> **AIM OF THE TASK**
Here are the records. Print them all exactly.

> **DATA SHOWN**
━━━━━━━━

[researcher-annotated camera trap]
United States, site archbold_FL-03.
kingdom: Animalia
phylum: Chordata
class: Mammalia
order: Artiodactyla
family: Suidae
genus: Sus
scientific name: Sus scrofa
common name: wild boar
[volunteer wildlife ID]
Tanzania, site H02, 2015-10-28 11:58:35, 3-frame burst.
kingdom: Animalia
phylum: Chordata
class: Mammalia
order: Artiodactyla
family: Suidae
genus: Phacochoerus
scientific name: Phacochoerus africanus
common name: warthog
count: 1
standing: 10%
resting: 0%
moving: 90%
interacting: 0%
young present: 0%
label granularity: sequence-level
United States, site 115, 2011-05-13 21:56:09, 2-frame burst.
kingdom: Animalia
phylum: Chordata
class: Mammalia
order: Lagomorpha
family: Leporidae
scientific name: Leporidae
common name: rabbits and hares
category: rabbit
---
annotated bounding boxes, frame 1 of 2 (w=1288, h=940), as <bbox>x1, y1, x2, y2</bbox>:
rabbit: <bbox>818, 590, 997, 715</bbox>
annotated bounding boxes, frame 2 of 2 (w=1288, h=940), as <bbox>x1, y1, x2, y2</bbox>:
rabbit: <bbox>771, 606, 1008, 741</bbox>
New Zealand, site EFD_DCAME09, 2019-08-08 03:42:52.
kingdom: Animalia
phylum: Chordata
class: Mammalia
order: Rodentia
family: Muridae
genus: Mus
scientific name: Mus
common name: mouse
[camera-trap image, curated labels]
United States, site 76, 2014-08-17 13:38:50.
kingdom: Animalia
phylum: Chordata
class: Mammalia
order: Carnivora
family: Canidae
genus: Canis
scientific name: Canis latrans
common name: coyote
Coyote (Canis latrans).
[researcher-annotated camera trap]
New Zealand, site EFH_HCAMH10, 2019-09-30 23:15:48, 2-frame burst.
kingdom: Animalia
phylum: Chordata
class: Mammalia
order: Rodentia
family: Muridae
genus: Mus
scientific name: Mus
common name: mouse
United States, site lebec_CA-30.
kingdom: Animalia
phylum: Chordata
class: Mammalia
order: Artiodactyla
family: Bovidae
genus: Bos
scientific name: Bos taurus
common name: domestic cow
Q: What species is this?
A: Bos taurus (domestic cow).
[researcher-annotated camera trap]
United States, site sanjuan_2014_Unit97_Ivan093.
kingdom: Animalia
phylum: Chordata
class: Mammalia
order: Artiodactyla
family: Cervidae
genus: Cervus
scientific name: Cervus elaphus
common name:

━━━━━━━━

> **WRITTEN ANSWER**
[researcher-annotated camera trap]
United States, site archbold_FL-03.
kingdom: Animalia
phylum: Chordata
class: Mammalia
order: Artiodactyla
family: Suidae
genus: Sus
scientific name: Sus scrofa
common name: wild boar
[volunteer wildlife ID]
Tanzania, site H02, 2015-10-28 11:58:35, 3-frame burst.
kingdom: Animalia
phylum: Chordata
class: Mammalia
order: Artiodactyla
family: Suidae
genus: Phacochoerus
scientific name: Phacochoerus africanus
common name: warthog
count: 1
standing: 10%
resting: 0%
moving: 90%
interacting: 0%
young present: 0%
label granularity: sequence-level
United States, site 115, 2011-05-13 21:56:09, 2-frame burst.
kingdom: Animalia
phylum: Chordata
class: Mammalia
order: Lagomorpha
family: Leporidae
scientific name: Leporidae
common name: rabbits and hares
category: rabbit
---
annotated bounding boxes, frame 1 of 2 (w=1288, h=940), as <bbox>x1, y1, x2, y2</bbox>:
rabbit: <bbox>818, 590, 997, 715</bbox>
annotated bounding boxes, frame 2 of 2 (w=1288, h=940), as <bbox>x1, y1, x2, y2</bbox>:
rabbit: <bbox>771, 606, 1008, 741</bbox>
New Zealand, site EFD_DCAME09, 2019-08-08 03:42:52.
kingdom: Animalia
phylum: Chordata
class: Mammalia
order: Rodentia
family: Muridae
genus: Mus
scientific name: Mus
common name: mouse
[camera-trap image, curated labels]
United States, site 76, 2014-08-17 13:38:50.
kingdom: Animalia
phylum: Chordata
class: Mammalia
order: Carnivora
family: Canidae
genus: Canis
scientific name: Canis latrans
common name: coyote
Coyote (Canis latrans).
[researcher-annotated camera trap]
New Zealand, site EFH_HCAMH10, 2019-09-30 23:15:48, 2-frame burst.
kingdom: Animalia
phylum: Chordata
class: Mammalia
order: Rodentia
family: Muridae
genus: Mus
scientific name: Mus
common name: mouse
United States, site lebec_CA-30.
kingdom: Animalia
phylum: Chordata
class: Mammalia
order: Artiodactyla
family: Bovidae
genus: Bos
scientific name: Bos taurus
common name: domestic cow
Q: What species is this?
A: Bos taurus (domestic cow).
[researcher-annotated camera trap]
United States, site sanjuan_2014_Unit97_Ivan093.
kingdom: Animalia
phylum: Chordata
class: Mammalia
order: Artiodactyla
family: Cervidae
genus: Cervus
scientific name: Cervus elaphus
common name:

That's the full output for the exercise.